What Year Is It? Backstreet Boys Planning World Tour, Working With Max Martin


PASADENA, California — The Backstreet Boys' return to record shelves this year will mark the start of two comeback efforts: that of the group, of course, and that of the producer who led the charge during the '90s pop explosion.

"We just got finished working with Max Martin again," an animated A.J. McLean said of the producer behind countless Backstreet, 'NSYNC and Britney Spears hits. "He kind of went into hiding for a little bit, took a little break from the pop world and had a baby. And we caught wind through our record company that there was a song he wrote that he thought would be cool for us to try.

"It's a little bit more of a rock edge," he continued, "but we went in and tried it and it turned out great. It's a great record, and it's good to be around Max again."

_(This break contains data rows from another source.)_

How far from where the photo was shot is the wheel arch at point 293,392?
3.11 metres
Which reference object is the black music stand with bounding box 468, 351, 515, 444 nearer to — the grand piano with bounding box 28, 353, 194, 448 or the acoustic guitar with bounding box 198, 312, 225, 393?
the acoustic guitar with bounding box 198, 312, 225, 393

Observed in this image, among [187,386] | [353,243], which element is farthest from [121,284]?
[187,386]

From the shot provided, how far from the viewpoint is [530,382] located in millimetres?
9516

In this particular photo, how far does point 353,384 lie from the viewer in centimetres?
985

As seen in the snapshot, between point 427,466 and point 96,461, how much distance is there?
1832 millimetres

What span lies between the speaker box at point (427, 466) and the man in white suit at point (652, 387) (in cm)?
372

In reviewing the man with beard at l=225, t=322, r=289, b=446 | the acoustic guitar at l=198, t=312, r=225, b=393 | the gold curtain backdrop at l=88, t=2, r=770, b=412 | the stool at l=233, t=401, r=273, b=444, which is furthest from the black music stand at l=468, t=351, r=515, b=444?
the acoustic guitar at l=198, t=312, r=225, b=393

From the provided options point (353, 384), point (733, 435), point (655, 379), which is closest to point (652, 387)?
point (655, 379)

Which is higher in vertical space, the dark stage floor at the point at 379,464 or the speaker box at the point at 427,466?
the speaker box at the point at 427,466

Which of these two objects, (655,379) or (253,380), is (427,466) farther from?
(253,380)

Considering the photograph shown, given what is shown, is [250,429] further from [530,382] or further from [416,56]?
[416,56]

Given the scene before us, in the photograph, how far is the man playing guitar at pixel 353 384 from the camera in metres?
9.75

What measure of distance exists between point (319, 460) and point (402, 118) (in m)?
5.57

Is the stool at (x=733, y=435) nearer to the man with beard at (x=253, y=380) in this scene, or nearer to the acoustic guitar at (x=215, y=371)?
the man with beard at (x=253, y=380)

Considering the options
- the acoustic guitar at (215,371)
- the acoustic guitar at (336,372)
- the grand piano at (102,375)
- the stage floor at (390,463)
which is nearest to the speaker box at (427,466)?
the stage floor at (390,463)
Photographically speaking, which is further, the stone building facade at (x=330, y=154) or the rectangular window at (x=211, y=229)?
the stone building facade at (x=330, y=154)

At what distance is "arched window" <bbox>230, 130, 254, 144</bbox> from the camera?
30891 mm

Like the Backstreet Boys themselves, Martin is blending the sound he became know for with the current hot styles. "Music has changed," Nick Carter explained. "So he's gotten back in, he's reinvented himself, and hopefully we can be the new product of what that is."

In the studio with Martin and other producers, the Boys are doing some reinventing of their own.

"It's got urban, it's got pop, it's got rock, it's got ... everything," Brian Littrell said of their new music. "We're just kind of mixing the pot up and seeing what comes out and trying to put a great record together, just good, positive music. ... It's a little different, but still the traditional Backstreet sound because you've got all five voices on it."

The Backstreet Boys are more than halfway finished with their still-untitled new album, which will also feature a collaboration with Boyz II Men produced by Walter Afanasieff (Destiny's Child, Mariah Carey) and a teaming with a cappella veterans Take 6.

"Howie [Dorough] wrote a song, and [Take 6] arranged it for us, and we performed a little bit of it tonight a cappella," Kevin Richardson said backstage at the recent Wango Tango Festival.

The group recorded four songs with the Underdogs, a production team best known for work with Ruben Studdard and Stacie Orrico

"The first records we did with them were very urban, what they normally do," Carter said. "And then we said, 'Why don't we just try to do something different?' We listened to, like, a Peter Gabriel record and we wrote, all of us collectively, wrote a song with them that was just, like, pushing the envelope. And we really got a chance to see how talented they are as producers and writers. They're good 'cause they're flexible."

Carter and his cohorts are aiming for a late summer release, followed by a fall tour.

"We're gonna try to kick off in September, October, maybe do Europe," Dorough said. "We've actually started talking about doing some shows over in Japan and China for the first time. Most likely the plan would be to come back to the States and kick off a world tour. Hopefully for a whole year."

"We just have to make the right record first, then we go from there," Littrell said.